- [Supplied text]
*-*-*

Tuesday, 1 September 2015

Off to Ceylon

Whenever we meet fellow travellers, especially those who are travelling as long as we are, we naturally compare notes. One of the biggest topics is of course where we have been and where we are going. One of the countries that came up often enough was Sri Lanka and it always received rave reviews. We heard such great things, so many times, that our conversation skipped "Do you think we should go to Sri Lanka?" directly to "when we are in Sri Lanka..." - it was really a no brainer!

We arrived in Colombo, the capital of Sri Lanka, on a beautiful sunny afternoon. The guesthouse we were staying at was actually just south of downtown Colombo in an old beach town called Mount Lavinia. The first thing we did after being settled in was run down to the beach to put our toes in the Indian Ocean for the first time!

We spent two days in the city and visited some of the small Hindu and Buddhist temples that are sprinkled everywhere.

The biggest and most unique one is Sri Ponnambalam Vanesar Kovil. It's a hindu temple completely made of stone.

The Dutch and British presence is noticeable throughout the city (the Portuguese were actually the first to arrive but it was in 1505-1658 so not much left around from that period).

Old city hall during British rule.
British built lighthouse.
National museum. Very colonial looking building.
Surrounding these colonial legacies is the colourful Sri Lankan culture.

We spent Sunday night at Galle Face Park where thousands of families come out to fly kites.

This kite was especially big; there were 8 people holding the robe!

The more we explored and the more people watching we did, we could definitely highlight some of the British influence in the Sri Lankan culture: everyone says "please", "thank you" and "you're welcome", Tom is reffered to as "Sir" and I as "Madam" and tea is served English style (pot of tea, milk, sugar, tea cups with saucer). It just has this air of British properness mixed with the colourful Sri Lankan culture!

Our next stop was to Galle about two hours south of Colombo. We took the train which turned out to be an incredible adventure! We bought second class tickets but thanks to a "friend" (read con artist) we ended up in third class standing.

*-*-*

- [Stored data]
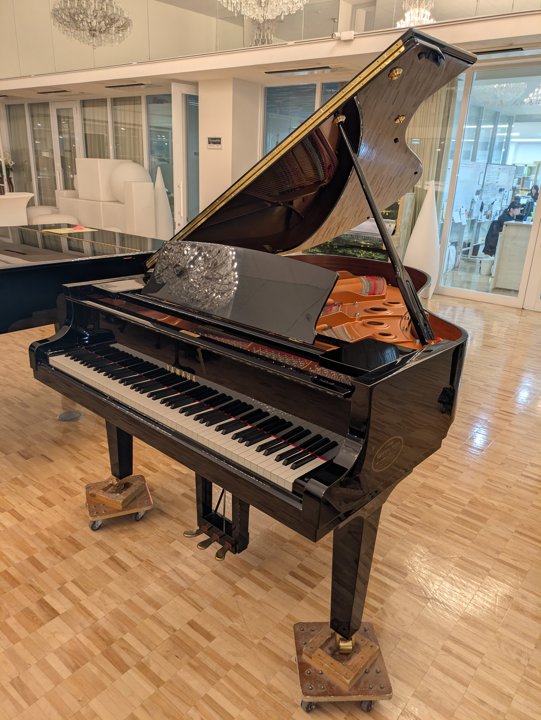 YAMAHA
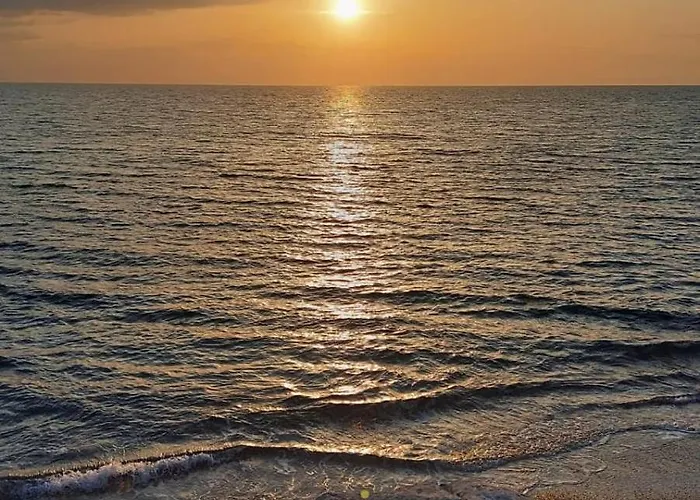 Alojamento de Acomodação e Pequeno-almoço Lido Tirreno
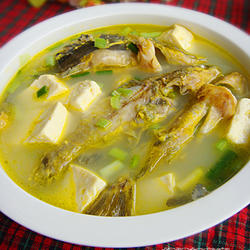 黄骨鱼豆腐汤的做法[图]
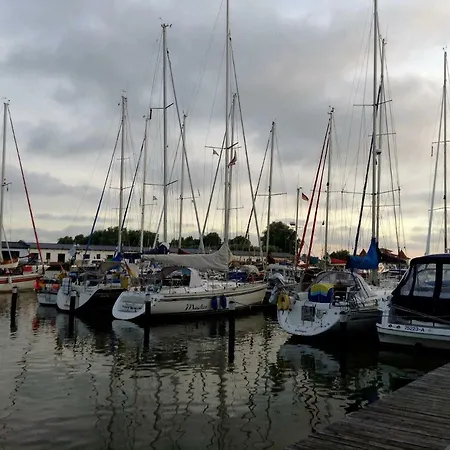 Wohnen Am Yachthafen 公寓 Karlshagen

*-*-*

- [To do]
Render this sentence from the Sri Lanka travel post in Spanish: "We arrived in Colombo, the capital of Sri Lanka, on a beautiful sunny afternoon." The data has no role in this exercise.

- [Exercise output]
Llegamos a Colombo, la capital de Sri Lanka, en una hermosa tarde soleada.